Dilfiroz Kuzdağı

Personal information
- Nationality: Turkish
- Born: 1 January 1982 (age 44)
- Weight: 67 kg (148 lb)

Sport
- Country: Turkey
- Sport: Powerlifting
- Event: -67 kg

Achievements and titles
- Highest world ranking: 7th (25 February 2016)

Medal record
Women's powerlifting
Representing Turkey
IPC European Open Championships
| Silver medal – second place | 2015 Eger | -67 kg |
| Silver medal – second place | 2013 Aleksin | -67 kg |

= Dilfiroz Kuzdağı =

Turkish powerlifter

Dilfiroz Kuzdağı (born 1 January 1982) is a Turkish powerlifter competing in the -67 kg division. She represented her country at the 2016 Paralympics.

==Early life==
Kuzdağı was born on 1 January 1982. She succumbed to polio as she was seven months old. She became disabled with impaired muscle power.

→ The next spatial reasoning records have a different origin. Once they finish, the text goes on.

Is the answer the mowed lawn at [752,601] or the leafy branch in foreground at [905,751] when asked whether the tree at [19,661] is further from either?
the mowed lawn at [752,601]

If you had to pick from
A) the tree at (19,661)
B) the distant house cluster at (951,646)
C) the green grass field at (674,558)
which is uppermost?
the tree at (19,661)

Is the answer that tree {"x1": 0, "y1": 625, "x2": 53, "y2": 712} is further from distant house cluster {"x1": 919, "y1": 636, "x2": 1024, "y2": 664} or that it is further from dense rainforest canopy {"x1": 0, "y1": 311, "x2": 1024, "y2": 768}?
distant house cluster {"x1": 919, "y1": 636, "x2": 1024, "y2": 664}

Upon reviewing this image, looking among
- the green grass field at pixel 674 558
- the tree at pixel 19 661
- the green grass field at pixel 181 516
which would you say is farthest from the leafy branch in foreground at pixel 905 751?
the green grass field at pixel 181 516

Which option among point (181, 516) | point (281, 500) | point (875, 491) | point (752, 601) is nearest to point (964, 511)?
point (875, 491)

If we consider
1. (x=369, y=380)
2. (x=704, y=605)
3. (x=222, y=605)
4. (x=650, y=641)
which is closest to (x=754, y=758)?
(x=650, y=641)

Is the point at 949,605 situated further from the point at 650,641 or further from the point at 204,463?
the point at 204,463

The mother of two divorced in 2013 as her spouse did not want she performed sport staying away from home for training camps.

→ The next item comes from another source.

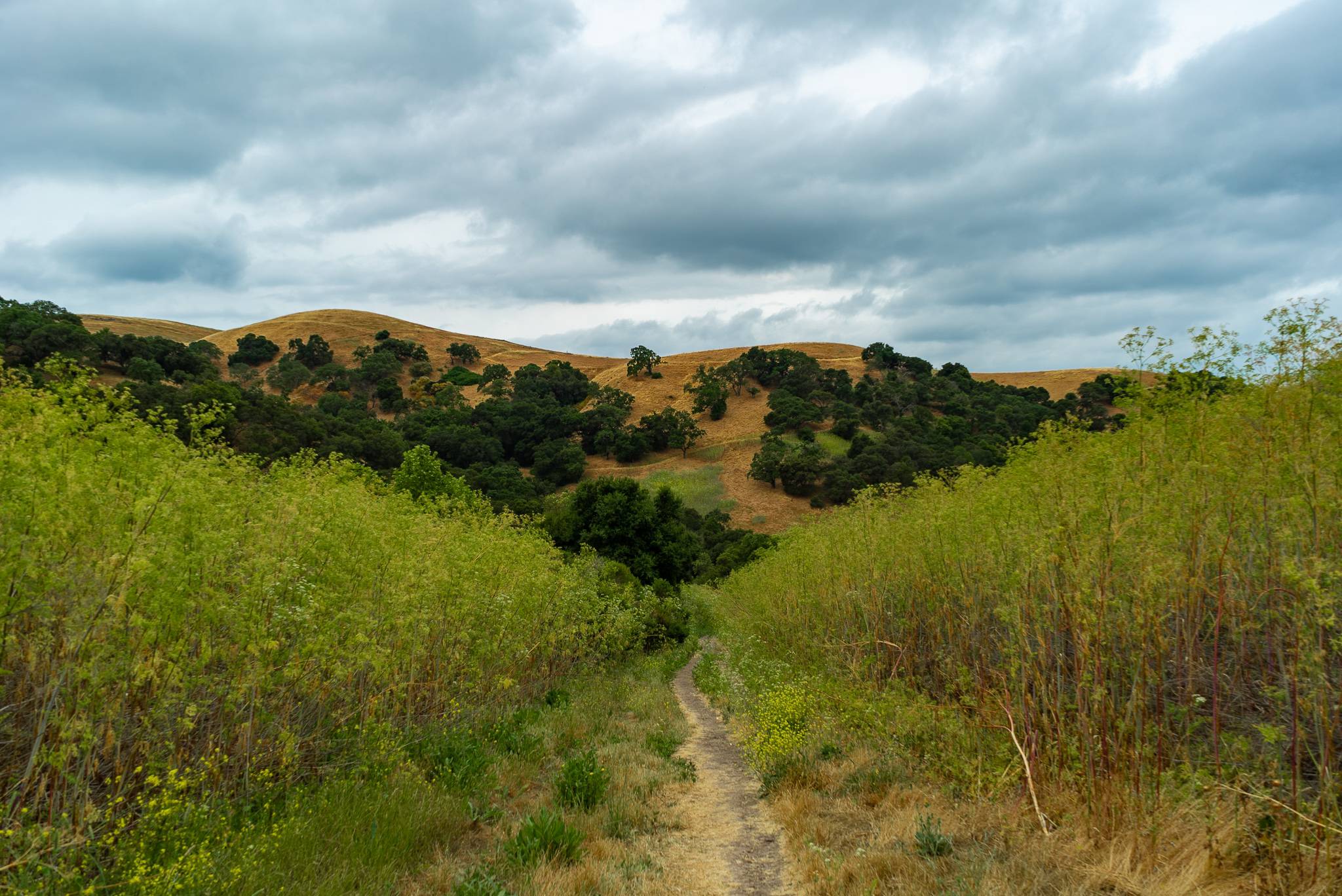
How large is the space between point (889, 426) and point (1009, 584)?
2135 inches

Currently, she is a student of coaching education at the School of Physical Education and Sports of Gaziantep University.

==Sporting career==
Kuzdağı began her sporting career with arm wrestling in 2008, and switched over to powerlifting in 2012.

She was admitted to the national team after winning the Turkish championship. She internationally debuted in 2013 at the IPC Powerlifting European Open Championships in Aleksin, Russia, and became silver medalist by lifting 85 kg. She lifted 95 kg, and won the silver medal at the 2015 IPC Powerlifting European Open Championships in Eger, Hungary.

She earned a quota spot for the 2016 Summer Paralympics in Rio de Janeiro, Brazil.

As of 25 February 2016, Kuzdağı ranks at seventh place of her weight division in the IPC Powerlifting World Ranking List. She ranks second at European level.